CEDA’s Esther Conway brought together these three summer placement students this summer to work on the ESA funded “Long Term Data Preservation” project with the aim of carrying out an archive wide format review. This was no small task for the team given the scale (both in size and number of files) and breadth of the BADC and NEODC holdings built up over a number of decades, during which the archive had developed in a very heterogeneous and organic fashion. As a consequence a manual inspection of the archive wasn’t practical and simple off-the-shelf solutions were not available to the team.

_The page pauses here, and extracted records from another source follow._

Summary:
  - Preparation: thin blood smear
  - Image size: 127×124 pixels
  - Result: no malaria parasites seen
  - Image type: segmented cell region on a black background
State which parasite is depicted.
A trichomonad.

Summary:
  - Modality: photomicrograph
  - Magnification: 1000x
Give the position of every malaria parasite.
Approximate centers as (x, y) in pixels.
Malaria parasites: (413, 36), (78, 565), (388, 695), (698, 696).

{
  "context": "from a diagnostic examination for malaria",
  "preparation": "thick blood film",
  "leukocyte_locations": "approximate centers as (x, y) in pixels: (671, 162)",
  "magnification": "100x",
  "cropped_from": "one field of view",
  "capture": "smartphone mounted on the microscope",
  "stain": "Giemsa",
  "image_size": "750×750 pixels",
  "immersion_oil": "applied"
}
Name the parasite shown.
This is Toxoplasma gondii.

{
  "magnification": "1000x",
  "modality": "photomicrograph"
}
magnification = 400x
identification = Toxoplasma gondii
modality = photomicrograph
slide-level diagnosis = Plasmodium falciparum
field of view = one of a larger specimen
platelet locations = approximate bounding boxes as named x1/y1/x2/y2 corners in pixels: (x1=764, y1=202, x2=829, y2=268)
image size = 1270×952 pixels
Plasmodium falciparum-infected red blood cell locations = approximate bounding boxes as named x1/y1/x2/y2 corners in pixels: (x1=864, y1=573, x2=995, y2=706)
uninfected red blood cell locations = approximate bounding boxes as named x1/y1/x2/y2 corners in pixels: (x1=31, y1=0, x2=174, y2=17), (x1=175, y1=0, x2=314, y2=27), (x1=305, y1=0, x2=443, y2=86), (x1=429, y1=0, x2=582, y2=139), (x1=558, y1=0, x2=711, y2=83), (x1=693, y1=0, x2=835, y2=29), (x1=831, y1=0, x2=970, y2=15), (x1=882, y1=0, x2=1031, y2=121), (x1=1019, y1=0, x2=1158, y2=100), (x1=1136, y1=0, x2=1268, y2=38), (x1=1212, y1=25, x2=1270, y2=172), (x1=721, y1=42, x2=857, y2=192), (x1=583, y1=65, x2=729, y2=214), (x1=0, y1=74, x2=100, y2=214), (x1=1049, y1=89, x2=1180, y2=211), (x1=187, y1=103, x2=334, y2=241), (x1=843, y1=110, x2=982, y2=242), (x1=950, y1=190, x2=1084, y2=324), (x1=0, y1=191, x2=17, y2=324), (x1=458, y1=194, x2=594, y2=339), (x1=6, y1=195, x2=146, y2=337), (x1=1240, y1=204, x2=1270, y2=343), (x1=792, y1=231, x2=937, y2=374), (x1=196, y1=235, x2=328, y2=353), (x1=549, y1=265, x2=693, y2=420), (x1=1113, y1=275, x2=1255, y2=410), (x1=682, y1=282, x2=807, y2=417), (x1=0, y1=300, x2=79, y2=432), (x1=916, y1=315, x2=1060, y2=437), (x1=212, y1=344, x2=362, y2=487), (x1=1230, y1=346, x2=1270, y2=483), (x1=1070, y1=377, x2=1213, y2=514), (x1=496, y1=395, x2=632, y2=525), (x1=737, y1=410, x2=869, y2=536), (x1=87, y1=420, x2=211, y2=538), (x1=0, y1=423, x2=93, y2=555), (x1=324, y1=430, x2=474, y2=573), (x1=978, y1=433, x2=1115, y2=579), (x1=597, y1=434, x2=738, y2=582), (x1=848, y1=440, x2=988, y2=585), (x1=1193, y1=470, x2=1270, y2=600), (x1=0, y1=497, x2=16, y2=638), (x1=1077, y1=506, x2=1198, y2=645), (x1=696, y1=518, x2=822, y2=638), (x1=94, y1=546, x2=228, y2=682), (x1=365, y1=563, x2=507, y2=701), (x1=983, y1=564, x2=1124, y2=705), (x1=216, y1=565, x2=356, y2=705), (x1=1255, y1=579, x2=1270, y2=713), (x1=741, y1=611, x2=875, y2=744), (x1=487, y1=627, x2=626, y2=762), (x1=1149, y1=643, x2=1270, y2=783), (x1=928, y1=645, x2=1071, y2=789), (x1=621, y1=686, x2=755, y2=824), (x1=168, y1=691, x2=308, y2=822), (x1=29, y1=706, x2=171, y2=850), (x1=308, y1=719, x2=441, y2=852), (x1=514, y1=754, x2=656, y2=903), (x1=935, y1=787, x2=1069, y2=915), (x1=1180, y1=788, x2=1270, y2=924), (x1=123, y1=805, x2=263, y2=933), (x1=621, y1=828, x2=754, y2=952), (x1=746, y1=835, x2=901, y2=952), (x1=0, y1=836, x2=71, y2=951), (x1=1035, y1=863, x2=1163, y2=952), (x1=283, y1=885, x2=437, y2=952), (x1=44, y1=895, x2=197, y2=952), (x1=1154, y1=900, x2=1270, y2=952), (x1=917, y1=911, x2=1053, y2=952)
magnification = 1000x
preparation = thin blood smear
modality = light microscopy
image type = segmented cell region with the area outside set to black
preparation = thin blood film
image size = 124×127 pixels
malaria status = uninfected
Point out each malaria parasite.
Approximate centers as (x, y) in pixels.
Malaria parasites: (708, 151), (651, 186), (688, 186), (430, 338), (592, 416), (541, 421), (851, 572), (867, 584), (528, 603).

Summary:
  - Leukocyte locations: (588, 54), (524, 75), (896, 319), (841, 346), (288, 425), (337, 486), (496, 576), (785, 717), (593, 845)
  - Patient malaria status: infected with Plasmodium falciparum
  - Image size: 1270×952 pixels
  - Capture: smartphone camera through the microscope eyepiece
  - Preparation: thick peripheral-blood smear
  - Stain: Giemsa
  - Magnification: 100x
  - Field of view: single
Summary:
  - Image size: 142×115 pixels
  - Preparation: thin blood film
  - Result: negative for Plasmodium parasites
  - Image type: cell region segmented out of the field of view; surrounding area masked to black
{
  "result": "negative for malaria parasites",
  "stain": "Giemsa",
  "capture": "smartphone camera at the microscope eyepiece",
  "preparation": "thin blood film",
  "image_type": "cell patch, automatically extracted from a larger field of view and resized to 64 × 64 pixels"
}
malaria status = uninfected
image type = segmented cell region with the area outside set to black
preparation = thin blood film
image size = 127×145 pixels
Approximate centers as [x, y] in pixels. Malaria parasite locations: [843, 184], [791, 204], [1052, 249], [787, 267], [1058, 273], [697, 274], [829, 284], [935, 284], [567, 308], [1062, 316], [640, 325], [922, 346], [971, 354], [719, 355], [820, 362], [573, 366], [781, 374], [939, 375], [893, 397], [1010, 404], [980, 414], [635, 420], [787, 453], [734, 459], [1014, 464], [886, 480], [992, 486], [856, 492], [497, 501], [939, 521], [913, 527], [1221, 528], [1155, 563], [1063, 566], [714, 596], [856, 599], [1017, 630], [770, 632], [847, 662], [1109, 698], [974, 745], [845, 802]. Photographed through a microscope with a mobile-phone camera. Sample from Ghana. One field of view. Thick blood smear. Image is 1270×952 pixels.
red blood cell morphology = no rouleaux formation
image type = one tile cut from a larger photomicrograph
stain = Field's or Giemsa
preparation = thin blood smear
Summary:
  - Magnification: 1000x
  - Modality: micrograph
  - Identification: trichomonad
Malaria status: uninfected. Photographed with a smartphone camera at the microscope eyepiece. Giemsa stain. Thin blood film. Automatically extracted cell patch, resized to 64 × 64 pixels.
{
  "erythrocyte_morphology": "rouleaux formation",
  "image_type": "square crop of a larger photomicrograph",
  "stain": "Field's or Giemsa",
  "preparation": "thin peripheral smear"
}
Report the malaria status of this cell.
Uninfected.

Coming to grips with the task ahead the team worked alongside members of the CEDA team to scope out and develop a way to sort through the huge mass of data with little or no format documentation.
Building on earlier attempts by CEDA to get a handle on the plethora of formats in the CEDA archive, Charlie set to work developing what would eventually become the HEFTI (Helping Environmental Formats Through Identification) software. Building up from a script that initially followed conventional methods of just checking file extensions, Charlie went on to develop other diagnostic methods used by the HEFTI software. These were required as the file extensions were often found to have been utilised to store information about the parameters or instrument names (for example) as opposed to the format of the data. Instead, Charlie developed the system to make use of additional information found by other members of the team, either by determining patterns within filenames themselves or, more usefully, determining the format’s “magic number” within the first few bytes of a file that would help fingerprint the format used.
Harry played a key role in analysing data in the archive found to be in unknown, non-standard formats. Over the course of the project he was able to determining patterns, magic numbers of format and other crucial diagnostic clues that enabled Charlie to continue to develop the HEFTI framework to diagnose more and more formats, especially of the more obscure, bespoke formats used by specific instruments or within given projects or institutions.
At the same time that the format diagnostic tool kit was developed Robin compiled information on the most important formats and their versions, detailing the relevant organisations or communities and assessing their long term preservation risk. This task
Formats have a related software set that must be available to the user whether through the archive itself or as is simpler for the archive from some outside organisation. But the community will need checking to make sure the format will not fall into disuse and the data become unreadable. This task was a crucial step forward for CEDA as it began to ensure that each format found within the CEDA archive was risk assessed and preservation plans began to be formed by assessing matters such as the level of documentation, community use and strength of supporting community and tools. Given its importance, Harry also continued this work on following the ending of the summer project itself.
The outcome of this work is that CEDA now have a considerably better understanding of the formats contained within the CEDA archives. Of particular note is that the team was able to determined, by assessing the data formats, what is of value to keep, what is possible to keep, and what must be kept due to obligations.